**Work required**
In the data below, find every line with the word "Markets" and copy it.

**Data for this task**
+--
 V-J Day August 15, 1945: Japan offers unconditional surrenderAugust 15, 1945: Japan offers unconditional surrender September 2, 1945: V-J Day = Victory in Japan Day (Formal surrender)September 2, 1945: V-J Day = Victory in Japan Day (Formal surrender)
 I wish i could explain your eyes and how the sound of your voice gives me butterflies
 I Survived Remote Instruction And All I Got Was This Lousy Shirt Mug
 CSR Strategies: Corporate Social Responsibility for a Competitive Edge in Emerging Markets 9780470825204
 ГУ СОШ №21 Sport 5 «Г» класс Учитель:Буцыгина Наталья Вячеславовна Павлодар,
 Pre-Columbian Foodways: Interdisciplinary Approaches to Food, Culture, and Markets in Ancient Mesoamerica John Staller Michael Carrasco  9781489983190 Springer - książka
+--
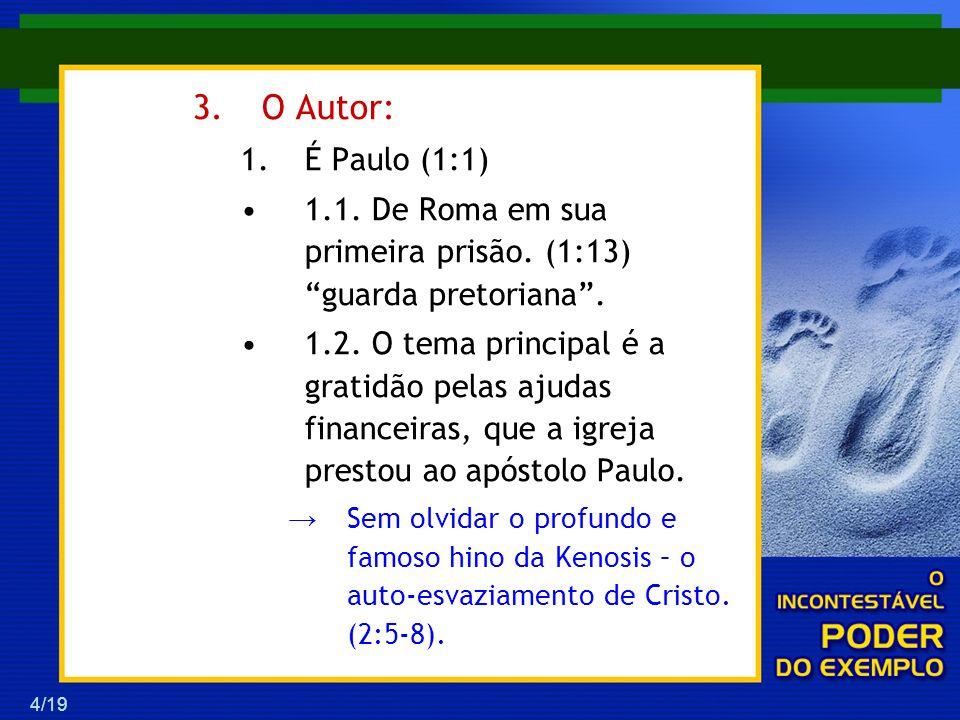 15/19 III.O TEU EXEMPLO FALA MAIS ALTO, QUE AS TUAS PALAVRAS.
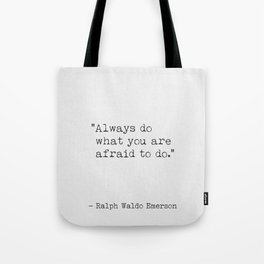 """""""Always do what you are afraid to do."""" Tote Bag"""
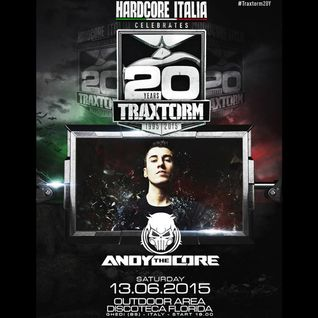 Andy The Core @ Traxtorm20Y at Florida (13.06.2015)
+--
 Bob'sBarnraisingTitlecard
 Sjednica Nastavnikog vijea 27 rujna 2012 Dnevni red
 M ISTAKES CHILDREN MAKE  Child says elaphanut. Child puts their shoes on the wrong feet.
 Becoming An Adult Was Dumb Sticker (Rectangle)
+--
**Your response**
 CSR Strategies: Corporate Social Responsibility for a Competitive Edge in Emerging Markets 9780470825204
 Pre-Columbian Foodways: Interdisciplinary Approaches to Food, Culture, and Markets in Ancient Mesoamerica John Staller Michael Carrasco  9781489983190 Springer - książka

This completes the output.